Extract:
In an interview on ABC’s “This Week,” Rudy Giuliani, a new addition to the Trump legal team and former New York City mayor and federal prosecutor, argued that Trump could defy a subpoena from special counsel Robert Mueller to provide information in the ongoing Russia investigation, the New York Times reports. In a long and at times self-contradictory interview, Giuliani also raised questions about whether Trump’s personal attorney Michael Cohen had made payments to women other than Stephanie Clifford. It capped a week fraught with confusion as Giuliani made a media blitz that some experts said only increased Trump’s legal worries.
As President Trump’s deadline to decide whether to back out of the Iran nuclear deal looms, Israel and Iran have bolstered their rhetoric, the Times reports. Israeli Prime Minister Benjamin Netanyahu has advocated for the deal to be “fully fixed or fully fixed,” arguing that it will not prevent Iran from obtaining a nuclear weapon after the deal expires. Iranian President Hassan Rouhani said that the United States would regret leaving the deal. He also warned against international interference into Iran’s missile capability and regional influence.

Records drawn from a dataset
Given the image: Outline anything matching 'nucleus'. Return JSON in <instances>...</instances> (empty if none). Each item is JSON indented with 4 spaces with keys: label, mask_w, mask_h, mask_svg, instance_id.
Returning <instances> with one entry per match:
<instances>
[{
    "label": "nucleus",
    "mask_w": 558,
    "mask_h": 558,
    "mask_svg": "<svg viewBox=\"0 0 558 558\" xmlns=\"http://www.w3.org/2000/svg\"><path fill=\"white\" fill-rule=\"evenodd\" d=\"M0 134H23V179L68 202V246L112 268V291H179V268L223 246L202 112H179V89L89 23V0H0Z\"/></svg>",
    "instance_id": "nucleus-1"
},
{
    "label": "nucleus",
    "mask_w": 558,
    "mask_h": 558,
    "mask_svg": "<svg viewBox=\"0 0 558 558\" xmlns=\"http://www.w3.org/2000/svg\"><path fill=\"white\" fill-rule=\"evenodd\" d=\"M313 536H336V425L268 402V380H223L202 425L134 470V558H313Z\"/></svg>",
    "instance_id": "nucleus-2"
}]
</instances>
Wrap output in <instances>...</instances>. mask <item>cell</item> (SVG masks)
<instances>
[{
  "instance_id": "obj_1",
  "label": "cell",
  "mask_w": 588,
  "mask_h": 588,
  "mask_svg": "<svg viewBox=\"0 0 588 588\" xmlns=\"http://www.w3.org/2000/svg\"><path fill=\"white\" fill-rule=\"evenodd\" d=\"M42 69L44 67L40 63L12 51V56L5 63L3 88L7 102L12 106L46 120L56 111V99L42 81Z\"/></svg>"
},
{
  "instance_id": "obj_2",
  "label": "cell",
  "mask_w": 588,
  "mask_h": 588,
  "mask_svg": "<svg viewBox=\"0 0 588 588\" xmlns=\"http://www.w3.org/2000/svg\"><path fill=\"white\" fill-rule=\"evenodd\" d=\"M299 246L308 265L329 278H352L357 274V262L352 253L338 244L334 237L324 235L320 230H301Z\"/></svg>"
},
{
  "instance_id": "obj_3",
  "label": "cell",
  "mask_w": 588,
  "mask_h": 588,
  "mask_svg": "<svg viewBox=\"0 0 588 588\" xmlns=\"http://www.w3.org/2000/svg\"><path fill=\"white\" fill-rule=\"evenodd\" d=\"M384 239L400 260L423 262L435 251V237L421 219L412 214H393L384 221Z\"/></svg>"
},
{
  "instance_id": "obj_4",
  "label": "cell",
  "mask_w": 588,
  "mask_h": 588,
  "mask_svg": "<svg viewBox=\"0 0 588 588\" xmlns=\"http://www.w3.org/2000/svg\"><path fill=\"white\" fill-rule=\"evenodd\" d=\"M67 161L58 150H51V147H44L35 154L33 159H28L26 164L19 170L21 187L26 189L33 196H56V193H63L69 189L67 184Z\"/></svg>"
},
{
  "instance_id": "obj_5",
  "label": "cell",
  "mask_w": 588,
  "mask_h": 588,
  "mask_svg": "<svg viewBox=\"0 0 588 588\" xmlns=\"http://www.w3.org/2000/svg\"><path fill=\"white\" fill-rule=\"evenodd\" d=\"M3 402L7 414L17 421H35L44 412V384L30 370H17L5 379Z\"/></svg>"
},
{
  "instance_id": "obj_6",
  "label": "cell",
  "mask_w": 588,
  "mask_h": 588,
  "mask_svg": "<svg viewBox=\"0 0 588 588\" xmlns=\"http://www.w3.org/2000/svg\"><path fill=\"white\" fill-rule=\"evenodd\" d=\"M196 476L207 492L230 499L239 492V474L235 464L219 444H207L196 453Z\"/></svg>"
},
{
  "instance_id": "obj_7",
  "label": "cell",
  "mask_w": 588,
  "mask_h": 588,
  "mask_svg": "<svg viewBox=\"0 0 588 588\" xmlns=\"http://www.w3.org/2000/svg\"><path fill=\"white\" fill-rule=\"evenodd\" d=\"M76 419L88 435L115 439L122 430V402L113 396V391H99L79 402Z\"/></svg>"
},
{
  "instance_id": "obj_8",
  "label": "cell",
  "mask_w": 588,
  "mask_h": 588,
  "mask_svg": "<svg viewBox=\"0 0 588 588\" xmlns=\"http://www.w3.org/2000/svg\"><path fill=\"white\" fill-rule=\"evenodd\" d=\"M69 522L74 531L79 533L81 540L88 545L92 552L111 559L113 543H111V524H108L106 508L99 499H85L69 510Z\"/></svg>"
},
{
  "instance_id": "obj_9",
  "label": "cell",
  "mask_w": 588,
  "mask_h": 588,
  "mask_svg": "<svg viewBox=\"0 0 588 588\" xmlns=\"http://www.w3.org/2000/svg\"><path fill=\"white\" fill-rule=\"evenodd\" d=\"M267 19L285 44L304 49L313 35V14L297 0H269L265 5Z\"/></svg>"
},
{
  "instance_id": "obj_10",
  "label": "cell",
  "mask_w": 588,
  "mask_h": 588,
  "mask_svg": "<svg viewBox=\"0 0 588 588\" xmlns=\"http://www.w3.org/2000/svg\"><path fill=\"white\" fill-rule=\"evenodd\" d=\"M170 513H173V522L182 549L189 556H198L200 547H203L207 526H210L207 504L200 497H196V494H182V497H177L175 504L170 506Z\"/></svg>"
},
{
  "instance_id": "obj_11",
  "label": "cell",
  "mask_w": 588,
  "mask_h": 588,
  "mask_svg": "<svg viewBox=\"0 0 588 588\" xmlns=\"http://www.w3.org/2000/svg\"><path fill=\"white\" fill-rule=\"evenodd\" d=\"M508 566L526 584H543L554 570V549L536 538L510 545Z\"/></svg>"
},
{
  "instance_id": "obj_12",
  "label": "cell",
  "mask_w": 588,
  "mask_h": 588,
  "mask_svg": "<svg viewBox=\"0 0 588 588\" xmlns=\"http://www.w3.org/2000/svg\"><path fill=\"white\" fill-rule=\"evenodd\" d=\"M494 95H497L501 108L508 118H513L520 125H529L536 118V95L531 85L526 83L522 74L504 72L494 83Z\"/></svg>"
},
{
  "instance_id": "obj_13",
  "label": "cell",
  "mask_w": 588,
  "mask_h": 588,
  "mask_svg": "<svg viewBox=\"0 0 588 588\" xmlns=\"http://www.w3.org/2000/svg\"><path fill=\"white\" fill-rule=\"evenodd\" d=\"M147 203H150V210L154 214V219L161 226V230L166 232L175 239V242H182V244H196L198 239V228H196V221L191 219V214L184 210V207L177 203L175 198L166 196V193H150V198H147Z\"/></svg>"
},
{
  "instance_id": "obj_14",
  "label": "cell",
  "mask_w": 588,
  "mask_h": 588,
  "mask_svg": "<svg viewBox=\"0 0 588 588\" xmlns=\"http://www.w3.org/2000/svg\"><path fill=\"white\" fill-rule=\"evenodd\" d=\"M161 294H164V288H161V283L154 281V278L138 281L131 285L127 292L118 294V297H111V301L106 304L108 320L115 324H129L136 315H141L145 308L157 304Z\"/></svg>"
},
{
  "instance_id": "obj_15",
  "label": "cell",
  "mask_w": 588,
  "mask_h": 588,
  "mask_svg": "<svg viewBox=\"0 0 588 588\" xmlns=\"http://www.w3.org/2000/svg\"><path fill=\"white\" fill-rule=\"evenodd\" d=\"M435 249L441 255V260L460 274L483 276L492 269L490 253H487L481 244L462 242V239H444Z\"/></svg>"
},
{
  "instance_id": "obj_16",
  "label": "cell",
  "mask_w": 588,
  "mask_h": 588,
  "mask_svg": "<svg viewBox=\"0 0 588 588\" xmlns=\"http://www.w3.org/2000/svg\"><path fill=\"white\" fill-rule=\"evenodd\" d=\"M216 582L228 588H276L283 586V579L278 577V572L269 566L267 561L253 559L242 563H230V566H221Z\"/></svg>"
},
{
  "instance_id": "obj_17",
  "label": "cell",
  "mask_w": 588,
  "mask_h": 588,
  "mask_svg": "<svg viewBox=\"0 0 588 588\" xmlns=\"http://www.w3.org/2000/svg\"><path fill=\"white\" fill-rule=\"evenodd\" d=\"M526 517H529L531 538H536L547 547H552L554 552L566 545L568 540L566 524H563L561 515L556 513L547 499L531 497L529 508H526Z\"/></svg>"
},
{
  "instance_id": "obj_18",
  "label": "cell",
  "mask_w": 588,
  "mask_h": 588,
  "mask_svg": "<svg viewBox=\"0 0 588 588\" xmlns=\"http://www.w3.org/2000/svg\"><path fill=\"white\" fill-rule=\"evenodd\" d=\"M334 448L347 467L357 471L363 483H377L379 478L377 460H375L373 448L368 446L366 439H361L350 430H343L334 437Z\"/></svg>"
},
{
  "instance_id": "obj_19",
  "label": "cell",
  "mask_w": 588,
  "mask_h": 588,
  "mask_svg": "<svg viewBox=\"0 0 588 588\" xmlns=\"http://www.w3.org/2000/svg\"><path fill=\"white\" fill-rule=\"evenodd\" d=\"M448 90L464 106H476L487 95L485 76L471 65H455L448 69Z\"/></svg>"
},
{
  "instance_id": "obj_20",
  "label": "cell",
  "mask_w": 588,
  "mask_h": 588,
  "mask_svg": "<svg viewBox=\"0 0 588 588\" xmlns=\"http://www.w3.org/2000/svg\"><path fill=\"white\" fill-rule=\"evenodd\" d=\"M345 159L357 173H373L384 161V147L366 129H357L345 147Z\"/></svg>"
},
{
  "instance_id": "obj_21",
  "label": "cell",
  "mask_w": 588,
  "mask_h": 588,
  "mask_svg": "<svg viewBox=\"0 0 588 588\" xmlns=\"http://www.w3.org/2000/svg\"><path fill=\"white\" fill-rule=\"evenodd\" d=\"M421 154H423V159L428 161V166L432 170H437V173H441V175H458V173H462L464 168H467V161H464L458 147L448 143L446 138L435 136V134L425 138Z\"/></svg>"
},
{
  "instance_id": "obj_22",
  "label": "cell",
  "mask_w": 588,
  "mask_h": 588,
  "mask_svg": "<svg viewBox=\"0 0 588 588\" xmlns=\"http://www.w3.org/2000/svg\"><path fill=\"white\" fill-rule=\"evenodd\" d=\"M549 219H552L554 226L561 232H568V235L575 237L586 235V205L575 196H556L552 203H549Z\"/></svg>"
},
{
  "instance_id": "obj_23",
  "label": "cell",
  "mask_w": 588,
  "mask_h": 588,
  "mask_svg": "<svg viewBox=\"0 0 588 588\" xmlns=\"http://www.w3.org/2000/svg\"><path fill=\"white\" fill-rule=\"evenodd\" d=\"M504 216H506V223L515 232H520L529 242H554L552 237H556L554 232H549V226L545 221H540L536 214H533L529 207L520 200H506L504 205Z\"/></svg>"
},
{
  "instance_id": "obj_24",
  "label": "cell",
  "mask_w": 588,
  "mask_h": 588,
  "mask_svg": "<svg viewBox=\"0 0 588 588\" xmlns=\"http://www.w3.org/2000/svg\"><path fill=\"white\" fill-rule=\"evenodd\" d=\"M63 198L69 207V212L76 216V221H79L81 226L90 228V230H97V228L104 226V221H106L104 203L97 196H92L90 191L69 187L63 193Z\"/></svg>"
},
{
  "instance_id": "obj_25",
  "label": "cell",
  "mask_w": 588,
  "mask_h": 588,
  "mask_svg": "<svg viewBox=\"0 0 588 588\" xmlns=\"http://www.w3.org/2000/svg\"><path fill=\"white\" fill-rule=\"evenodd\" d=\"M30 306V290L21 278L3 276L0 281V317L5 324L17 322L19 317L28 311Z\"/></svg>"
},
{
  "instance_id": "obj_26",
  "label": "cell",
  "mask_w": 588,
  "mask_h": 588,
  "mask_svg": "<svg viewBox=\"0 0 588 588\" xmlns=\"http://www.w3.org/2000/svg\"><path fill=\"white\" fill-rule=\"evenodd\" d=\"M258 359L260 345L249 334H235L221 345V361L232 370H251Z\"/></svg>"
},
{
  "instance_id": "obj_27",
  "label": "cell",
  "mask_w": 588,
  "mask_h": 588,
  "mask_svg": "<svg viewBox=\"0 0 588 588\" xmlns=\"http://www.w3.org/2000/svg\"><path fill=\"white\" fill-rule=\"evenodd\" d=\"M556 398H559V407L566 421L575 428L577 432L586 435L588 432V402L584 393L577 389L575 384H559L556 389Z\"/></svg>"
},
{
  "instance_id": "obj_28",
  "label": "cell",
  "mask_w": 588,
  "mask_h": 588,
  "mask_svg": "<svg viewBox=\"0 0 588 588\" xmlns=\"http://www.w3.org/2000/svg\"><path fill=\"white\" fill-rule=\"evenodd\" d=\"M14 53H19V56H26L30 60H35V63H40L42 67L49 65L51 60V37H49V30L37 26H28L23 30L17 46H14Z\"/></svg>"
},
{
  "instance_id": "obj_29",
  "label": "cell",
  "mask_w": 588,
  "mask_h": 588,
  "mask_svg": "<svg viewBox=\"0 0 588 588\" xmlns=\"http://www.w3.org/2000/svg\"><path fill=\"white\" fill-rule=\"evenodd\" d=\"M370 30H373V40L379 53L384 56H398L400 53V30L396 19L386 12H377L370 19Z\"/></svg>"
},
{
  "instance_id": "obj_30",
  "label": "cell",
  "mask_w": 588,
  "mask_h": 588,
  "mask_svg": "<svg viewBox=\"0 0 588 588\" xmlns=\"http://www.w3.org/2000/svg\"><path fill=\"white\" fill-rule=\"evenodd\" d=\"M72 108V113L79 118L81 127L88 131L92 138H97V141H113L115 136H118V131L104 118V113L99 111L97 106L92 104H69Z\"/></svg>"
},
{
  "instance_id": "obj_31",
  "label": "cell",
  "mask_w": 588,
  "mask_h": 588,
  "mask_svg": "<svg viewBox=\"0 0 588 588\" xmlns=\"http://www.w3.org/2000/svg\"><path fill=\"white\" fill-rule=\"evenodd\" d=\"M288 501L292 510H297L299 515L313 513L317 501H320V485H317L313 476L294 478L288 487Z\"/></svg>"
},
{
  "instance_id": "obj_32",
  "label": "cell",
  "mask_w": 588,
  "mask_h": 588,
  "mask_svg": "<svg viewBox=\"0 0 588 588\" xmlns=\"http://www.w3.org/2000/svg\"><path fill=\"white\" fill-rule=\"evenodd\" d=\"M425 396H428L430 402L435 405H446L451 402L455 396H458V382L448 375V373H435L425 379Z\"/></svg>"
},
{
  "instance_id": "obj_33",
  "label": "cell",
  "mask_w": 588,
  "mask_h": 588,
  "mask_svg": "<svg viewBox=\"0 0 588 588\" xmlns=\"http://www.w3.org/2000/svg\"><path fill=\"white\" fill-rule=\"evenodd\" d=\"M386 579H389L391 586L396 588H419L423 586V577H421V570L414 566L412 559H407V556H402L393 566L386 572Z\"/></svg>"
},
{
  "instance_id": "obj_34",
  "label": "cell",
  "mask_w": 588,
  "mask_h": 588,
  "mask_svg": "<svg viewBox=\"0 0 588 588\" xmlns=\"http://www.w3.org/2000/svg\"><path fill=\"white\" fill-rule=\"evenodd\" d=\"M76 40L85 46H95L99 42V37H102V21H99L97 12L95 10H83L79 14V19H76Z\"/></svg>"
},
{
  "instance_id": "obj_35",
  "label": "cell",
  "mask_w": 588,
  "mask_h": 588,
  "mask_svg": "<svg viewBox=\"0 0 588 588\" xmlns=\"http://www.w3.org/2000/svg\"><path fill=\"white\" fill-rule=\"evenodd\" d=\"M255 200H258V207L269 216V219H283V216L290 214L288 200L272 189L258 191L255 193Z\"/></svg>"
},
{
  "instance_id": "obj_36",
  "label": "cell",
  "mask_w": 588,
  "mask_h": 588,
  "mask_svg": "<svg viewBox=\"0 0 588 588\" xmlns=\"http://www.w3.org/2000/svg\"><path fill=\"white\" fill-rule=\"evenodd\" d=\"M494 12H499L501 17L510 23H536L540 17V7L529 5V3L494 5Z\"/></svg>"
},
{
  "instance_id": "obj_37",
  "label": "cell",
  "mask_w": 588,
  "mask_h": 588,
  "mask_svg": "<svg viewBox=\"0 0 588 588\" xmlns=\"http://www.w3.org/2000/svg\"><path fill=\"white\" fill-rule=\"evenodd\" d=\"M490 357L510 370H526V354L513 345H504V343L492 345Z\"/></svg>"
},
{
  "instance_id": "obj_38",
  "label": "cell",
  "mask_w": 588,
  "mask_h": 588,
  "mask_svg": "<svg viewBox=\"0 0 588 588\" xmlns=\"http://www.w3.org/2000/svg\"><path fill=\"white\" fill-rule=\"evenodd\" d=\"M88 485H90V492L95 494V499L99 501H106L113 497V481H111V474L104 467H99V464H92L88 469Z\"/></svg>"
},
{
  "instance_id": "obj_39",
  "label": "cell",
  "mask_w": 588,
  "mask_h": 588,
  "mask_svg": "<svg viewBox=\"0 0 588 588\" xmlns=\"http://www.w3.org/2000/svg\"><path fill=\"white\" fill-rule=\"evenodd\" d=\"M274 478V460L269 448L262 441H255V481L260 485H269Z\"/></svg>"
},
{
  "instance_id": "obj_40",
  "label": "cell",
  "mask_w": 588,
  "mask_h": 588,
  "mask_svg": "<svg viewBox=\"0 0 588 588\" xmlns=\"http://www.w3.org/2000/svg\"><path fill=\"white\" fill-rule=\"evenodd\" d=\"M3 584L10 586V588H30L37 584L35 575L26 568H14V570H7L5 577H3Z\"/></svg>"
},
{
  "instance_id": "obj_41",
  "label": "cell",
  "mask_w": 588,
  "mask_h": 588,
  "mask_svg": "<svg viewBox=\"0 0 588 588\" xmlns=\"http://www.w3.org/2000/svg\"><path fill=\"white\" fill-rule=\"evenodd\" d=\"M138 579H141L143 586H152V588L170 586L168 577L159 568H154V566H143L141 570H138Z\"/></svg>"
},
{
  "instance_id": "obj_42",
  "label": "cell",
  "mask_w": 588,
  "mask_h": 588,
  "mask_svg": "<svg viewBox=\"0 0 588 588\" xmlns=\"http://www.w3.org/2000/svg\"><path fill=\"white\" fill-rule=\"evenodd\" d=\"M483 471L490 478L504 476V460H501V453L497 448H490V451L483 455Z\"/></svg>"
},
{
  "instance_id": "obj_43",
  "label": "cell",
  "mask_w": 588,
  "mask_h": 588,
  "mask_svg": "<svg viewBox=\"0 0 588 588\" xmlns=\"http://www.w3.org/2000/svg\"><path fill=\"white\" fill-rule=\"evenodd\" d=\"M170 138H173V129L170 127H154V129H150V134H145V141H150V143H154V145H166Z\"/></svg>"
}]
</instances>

Parts of the exercise:
**A.** Reproduce the part of the news summary starting at "In an interview" and ending at "Trump’s legal worries.".
**B.** Answer these questions using the news summary:
(i) On which program did Rudy Giuliani give the interview?
(ii) Whose subpoena did Giuliani argue Trump could defy?
(iii) What did Hassan Rouhani say the United States would do if it left the deal?
**C.** Extend the news summary past its final sentence.

Task results:
**A.**
In an interview on ABC’s “This Week,” Rudy Giuliani, a new addition to the Trump legal team and former New York City mayor and federal prosecutor, argued that Trump could defy a subpoena from special counsel Robert Mueller to provide information in the ongoing Russia investigation, the New York Times reports. In a long and at times self-contradictory interview, Giuliani also raised questions about whether Trump’s personal attorney Michael Cohen had made payments to women other than Stephanie Clifford. It capped a week fraught with confusion as Giuliani made a media blitz that some experts said only increased Trump’s legal worries.

**B.**
(i) ABC's "This Week."
(ii) Special counsel Robert Mueller's.
(iii) Regret leaving the deal.

**C.**
An Israeli private intelligence firm called Black Cube was hired to gather damaging details on former Obama administration officials who supported the Iran deal in an apparent effort to discredit them, the New Yorker reports. Documents show that the firm collected detailed personal information on a number of officials, including Ben Rhodes and Colin Kahl. The Observer reported that Trump administration aides hired Black Cube to conduct the operation, although the company denies this. One New Yorker source said that a private-sector firm with financial interest in the abandoning of the Iran deal was involved.
Turkey threatened to retaliate if the U.S. enacts a provision in the National Defense Authorization Act that would suspend the sale of major defense equipment to Turkey until the Pentagon provides a report to Congress on the U.S.-Turkey relationship, Reuters reports. Relations with Ankara have been strained over recent months, as the Erdogan government has shown increasing willingness to engage with Russia, stoking U.S. fears about the commitment of its NATO ally. Turkey has said that the engagement with NATO and Russia are not mutually exclusive.
ICYMI: This weekend on Lawfare
Emily Whalen discussed Lebanon’s parliamentary elections, looking beyond the Iranian-Saudi rivalry.
Matthew Kahn posted the Lawfare Podcast featuring a conversation between Benjamin Wittes and North Korea experts Mira Rapp-Hooper and Steph Haggard on the upcoming summit between Donald Trump and Kim Jong Un.
Audrey Alexander and Helen Christy Powell called for a more holistic approach to combating extremist online content.